De fato, a fiscalização aumentou desde o início da gestão petista. Até 14 de junho de 2023 foram realizadas 174 ações, contra 63 no mesmo período de 2022. Os 1.443 resgates são o maior resultado dos últimos 12 anos, só não superando o do primeiro semestre de 2011, quando 1.465 trabalhadores foram encontrados em condições de escravidão contemporânea.

Há uma retomada do combate a esse crime no país, segundo Raissa Roussenq, doutoranda em direito pela Universidade de Brasília (UnB) e autora do livro "Entre o Silêncio e a Negação: Trabalho Escravo Contemporâneo sob a ótica da população negra" (2019).

"O Brasil já foi referência mundial no tema, mas isso foi prejudicado nos últimos anos, com os entraves à publicação da Lista Suja do Trabalho Escravo (2017) e a extinção do Ministério do Trabalho (em 2019 e recriado em 2021), por exemplo", afirma.

Na visão de Roussenq, a reforma trabalhista de 2017 também contribuiu para maior vulnerabilidade de trabalhadores e aumento de casos. "A reforma favoreceu a precarização dos direitos trabalhistas, enfraquecendo mais quem já estava em posição frágil no mercado. Isso, aliado à crise econômica, torna o cenário propício para empresários que desejam se valer do trabalho escravo".

A relação entre reforma e escravidão moderna é contestada por José Pastore, professor titular aposentado da Faculdade de Economia da USP e especialista em relações do trabalho.

"A reforma incluiu proteções ao trabalhador terceirizado que não constavam na Consolidação das Leis do Trabalho, com melhores critérios para os contratos de prestação de serviços", diz.

Pastore afirma que a modernização das leis trabalhistas aumentou não só a liberdade para a terceirização, mas também a responsabilidade sobre o processo de contratação, com a exigência de uma análise técnica das empresas contratadas.

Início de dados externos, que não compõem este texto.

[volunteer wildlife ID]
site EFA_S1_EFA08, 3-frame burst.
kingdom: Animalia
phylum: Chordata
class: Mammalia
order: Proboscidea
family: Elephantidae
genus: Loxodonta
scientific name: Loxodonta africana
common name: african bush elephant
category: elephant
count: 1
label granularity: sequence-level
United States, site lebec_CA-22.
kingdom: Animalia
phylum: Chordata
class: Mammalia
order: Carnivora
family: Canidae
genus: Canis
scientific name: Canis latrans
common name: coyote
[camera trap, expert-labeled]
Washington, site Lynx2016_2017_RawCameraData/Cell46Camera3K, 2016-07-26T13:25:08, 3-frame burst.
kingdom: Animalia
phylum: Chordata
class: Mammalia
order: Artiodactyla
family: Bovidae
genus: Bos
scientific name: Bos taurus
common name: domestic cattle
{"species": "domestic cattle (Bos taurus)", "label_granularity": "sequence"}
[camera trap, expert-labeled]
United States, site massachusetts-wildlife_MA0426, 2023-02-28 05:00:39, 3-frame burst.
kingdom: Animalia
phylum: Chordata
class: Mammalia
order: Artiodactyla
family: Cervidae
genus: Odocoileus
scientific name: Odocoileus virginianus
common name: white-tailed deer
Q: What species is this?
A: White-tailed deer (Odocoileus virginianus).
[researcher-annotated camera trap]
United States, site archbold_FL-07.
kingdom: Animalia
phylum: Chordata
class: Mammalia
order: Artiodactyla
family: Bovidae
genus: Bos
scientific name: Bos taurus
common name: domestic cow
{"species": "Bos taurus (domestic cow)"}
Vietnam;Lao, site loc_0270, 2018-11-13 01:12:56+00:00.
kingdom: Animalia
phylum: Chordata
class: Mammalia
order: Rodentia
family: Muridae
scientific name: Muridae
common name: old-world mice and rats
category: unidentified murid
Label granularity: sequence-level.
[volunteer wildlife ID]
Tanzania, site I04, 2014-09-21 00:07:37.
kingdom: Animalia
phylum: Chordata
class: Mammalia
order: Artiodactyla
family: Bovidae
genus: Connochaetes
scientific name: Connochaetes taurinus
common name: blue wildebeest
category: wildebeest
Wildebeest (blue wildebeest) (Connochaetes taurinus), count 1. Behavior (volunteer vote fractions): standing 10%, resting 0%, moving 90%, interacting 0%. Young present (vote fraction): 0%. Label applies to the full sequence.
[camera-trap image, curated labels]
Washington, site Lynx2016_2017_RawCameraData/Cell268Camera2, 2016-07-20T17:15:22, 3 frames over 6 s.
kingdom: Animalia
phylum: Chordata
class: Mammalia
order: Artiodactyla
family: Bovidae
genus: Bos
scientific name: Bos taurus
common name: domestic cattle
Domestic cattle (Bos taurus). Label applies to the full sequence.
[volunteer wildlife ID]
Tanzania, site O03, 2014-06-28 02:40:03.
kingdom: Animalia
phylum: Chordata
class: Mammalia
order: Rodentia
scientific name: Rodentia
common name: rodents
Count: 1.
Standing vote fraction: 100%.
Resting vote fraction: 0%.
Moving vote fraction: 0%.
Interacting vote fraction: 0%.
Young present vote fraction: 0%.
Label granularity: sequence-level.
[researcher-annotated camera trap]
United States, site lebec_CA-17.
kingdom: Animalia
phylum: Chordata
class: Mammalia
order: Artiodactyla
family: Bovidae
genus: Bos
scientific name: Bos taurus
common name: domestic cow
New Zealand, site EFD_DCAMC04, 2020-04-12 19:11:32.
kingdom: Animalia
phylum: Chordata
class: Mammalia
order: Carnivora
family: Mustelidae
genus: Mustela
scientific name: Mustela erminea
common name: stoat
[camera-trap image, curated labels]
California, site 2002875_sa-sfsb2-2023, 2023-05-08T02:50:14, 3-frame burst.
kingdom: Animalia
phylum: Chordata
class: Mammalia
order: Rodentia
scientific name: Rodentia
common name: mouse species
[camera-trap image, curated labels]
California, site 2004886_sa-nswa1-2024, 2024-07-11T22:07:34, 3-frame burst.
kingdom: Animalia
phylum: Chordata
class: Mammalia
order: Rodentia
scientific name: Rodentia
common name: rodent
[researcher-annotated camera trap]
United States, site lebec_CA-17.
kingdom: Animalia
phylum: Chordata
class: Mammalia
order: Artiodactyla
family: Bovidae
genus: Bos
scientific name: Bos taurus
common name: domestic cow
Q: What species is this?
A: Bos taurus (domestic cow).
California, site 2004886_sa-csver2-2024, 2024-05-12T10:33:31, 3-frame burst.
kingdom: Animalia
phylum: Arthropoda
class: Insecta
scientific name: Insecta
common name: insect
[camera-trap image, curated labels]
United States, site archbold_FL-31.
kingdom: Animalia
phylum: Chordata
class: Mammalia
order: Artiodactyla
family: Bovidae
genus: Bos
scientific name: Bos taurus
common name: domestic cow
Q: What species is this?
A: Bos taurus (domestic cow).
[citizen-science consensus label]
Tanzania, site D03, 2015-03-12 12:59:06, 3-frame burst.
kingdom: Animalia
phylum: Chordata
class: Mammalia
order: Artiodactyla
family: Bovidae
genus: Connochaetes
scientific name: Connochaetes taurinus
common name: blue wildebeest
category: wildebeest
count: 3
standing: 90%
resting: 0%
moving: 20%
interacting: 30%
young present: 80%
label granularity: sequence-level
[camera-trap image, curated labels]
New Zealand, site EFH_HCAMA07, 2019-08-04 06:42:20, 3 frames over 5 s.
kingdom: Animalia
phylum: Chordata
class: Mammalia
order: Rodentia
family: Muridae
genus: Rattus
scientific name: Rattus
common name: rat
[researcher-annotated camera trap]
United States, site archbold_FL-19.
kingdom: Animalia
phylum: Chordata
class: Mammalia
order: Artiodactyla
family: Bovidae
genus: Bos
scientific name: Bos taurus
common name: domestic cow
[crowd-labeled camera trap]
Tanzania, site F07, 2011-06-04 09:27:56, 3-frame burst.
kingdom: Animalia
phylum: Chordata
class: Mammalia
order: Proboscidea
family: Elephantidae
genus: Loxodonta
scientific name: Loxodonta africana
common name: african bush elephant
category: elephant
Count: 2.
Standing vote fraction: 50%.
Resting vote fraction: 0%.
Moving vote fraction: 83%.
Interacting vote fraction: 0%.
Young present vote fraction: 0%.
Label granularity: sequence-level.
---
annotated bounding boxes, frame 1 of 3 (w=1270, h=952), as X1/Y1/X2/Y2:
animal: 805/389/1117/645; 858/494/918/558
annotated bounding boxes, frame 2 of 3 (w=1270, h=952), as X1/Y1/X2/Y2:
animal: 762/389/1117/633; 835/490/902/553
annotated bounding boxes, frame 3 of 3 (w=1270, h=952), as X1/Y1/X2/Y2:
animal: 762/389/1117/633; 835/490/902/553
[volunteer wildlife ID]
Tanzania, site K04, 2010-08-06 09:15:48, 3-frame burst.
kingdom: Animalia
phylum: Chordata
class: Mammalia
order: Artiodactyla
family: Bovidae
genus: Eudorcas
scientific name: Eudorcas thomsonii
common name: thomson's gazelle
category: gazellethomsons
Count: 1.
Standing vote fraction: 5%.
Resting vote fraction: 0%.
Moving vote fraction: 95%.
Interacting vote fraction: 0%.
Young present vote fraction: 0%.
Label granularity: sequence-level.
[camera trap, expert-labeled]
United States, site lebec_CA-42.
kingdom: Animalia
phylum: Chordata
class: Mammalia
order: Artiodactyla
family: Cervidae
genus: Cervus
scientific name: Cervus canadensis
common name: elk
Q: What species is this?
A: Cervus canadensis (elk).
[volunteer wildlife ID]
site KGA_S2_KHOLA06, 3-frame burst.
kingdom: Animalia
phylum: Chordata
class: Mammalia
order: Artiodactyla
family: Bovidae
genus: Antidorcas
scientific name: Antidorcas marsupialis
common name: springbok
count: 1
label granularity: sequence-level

Aqui o sociólogo vê brecha para a exploração da mão de obra: "O contratante pode assinar com uma empresa que não respeita a lei nova. Mas não se trata de demonizar a reforma trabalhista e, sim, de atacar e corrigir empresas que contratam terceirização de forma inadequada".

Já a professora de direito da Universidade Federal de Minas Gerais, Lívia Miraglia, diz que sempre existiram casos de trabalho análogo à escravidão no país, com raízes na história do Brasil e nas relações socioeconômicas que perduram até hoje.

"Este tipo de trabalho tem cor, classe e gênero. Quanto maior a crise econômica, maior o número de pessoas nessa situação", diz.

Em 2023, completaram-se 135 anos da instituição da Lei Áurea, uma decisão resumida em uma linha: "É declarada extinta desde a data desta lei a escravidão no Brasil". A abolição não foi suficiente para incluir negros e negras na sociedade brasileira e é questionada até hoje nos movimentos negros.

"O Brasil nunca fez autocrítica em relação às dimensões estruturais que a escravidão teve na construção material e simbólica da nação", afirma a historiadora Ynaê Lopes dos Santos, professora da Universidade Federal Fluminense (UFF). Isso, segundo ela, faz com que o entendimento sobre o que é trabalho digno seja ainda incipiente no país.

Muitos trabalhadores nem sequer reconhecem que estão em situação análoga à de escravos, em especial mulheres em serviços domésticos.

"Temos visto crescer essa consciência, mas não a ponto de a grande maioria das denúncias vir dos próprios trabalhadores. É impressionante que, mesmo quando a fiscalização chega, há mulheres que não querem ir embora, não enxergam outra vida além daquilo", afirma Miraglia, também coordenadora da Clínica de Trabalho Escravo e Tráfico de Pessoas da Faculdade de Direito da UFMG.

Mas, segundo ela, a repercussão dos episódios tem ampliado a consciência. "O grande número de casos que vem sendo noticiados fez aumentar exponencialmente o número de denúncias vindas dos próprios trabalhadores".

Para a professora da UFF, o Brasil só vencerá essa chaga quando investir em igualdade. "Vivemos em uma sociedade que não é escravista, embora já tenha sido, mas desigualdades sociais, econômicas, culturais e políticas permitem que pequenos núcleos de escravidão existam e sejam lucrativos".

Erramos: o texto foi alterado

O título anterior deste texto referiu-se aos resgates de trabalho análogo ao escravo no Brasil como recorde. O número, porém, é o maior desde 2011 na série histórica.